Artificialisation des sols : Processus par lequel des surfaces naturelles ou agricoles sont transformées en surfaces artificielles (bâtiments, routes, infrastructures), contribuant à l’aggravation des risques naturels comme les inondations ou les incendies, et impactant la durabilité environnementale.
L’aménagement du territoire doit intégrer les enjeux sociaux, environnementaux et sécuritaires, particulièrement dans un contexte de changement climatique. La montée des risques naturels, tels que les inondations, sécheresses ou vagues de chaleur, influence directement la planification territoriale. La protection de l’environnement devient une priorité, avec des politiques renforcées comme le PNACC, qui vise à accroître la résilience face aux impacts climatiques. La loi Climat et Résilience fixe des objectifs ambitieux, notamment le Zéro Artificialisation Nette, pour limiter l’étalement urbain et préserver les sols. L’urbanisme durable joue un rôle central, en privilégiant une gestion raisonnée des ressources et une adaptation aux aléas naturels. Les schémas “extra-urbanisme” encadrent cette organisation en limitant la marge de manœuvre de l’urbanisme local, en imposant des orientations environnementales et fonctionnelles pour une planification cohérente et durable.
L’aménagement du territoire doit être conçu comme un cadre global intégrant les défis climatiques et sociaux, afin d’organiser durablement les espaces habités tout en limitant les risques naturels et en protégeant l’environnement.

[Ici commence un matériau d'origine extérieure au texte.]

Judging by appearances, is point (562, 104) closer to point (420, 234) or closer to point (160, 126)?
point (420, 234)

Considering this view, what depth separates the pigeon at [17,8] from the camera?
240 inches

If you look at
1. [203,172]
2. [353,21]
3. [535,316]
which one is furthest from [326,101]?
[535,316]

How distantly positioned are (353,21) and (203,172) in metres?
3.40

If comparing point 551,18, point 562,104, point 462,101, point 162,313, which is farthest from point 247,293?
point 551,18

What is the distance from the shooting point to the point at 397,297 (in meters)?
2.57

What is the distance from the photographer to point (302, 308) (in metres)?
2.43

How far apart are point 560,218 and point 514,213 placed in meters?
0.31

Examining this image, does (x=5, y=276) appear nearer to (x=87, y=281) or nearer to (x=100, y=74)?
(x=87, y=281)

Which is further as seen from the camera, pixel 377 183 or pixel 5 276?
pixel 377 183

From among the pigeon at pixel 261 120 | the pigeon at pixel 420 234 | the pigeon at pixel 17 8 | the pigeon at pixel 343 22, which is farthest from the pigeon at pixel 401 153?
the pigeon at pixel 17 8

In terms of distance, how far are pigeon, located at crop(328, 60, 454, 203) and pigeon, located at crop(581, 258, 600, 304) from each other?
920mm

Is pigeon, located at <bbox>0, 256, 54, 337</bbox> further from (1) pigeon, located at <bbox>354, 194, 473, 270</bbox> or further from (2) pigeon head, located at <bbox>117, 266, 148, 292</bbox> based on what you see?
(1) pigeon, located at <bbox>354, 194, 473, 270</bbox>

Directives Territoriales d’Aménagement (DTA) : Instruments fixant les grandes orientations territoriales de l’État, institués par la Loi d’Orientation pour l’Aménagement et le Développement du Territoire du 4 février 1995, renforcés par la Loi du 25 juin 1999 et la Loi SRU du 13 décembre 2000. Elles constituent un moyen pour l’État d’affirmer ses priorités et d’établir une vision d’ensemble sur l’avenir du territoire français. Les documents locaux d’urbanisme doivent être compatibles avec les DTA.
Directives Territoriales d’Aménagement et de Développement Durables (DTADD) : Évolution des DTA, introduites par la loi du 12 juillet 2010 dite "Grenelle II". Elles remplacent les DTA en simplifiant leur procédure d’élaboration, étendent leur champ d’application à divers domaines (urbanisme, logement, transports, développement économique, etc.) et s’imposent aux documents locaux par un rapport de compatibilité.
Schéma régional d’aménagement, de développement durable et d’égalité des territoires (SRADDET) : Instrument stratégique qui établit des objectifs à moyen et long terme dans plusieurs domaines. Il s’impose aux documents locaux par un rapport de compatibilité, permettant d’assurer la cohérence à grande échelle dans l’aménagement du territoire.
Loi Solidarité et Renouvellement Urbains (SRU) : Loi adoptée le 13 décembre 2000, qui, parmi ses dispositions, renforce le cadre des DTA pour orienter l’aménagement territorial.
Loi NOTRe : Loi relative à la Nouvelle Organisation Territoriale de la République, qui intervient dans le cadre de la planification territoriale, notamment en lien avec la mise en œuvre des schémas globaux.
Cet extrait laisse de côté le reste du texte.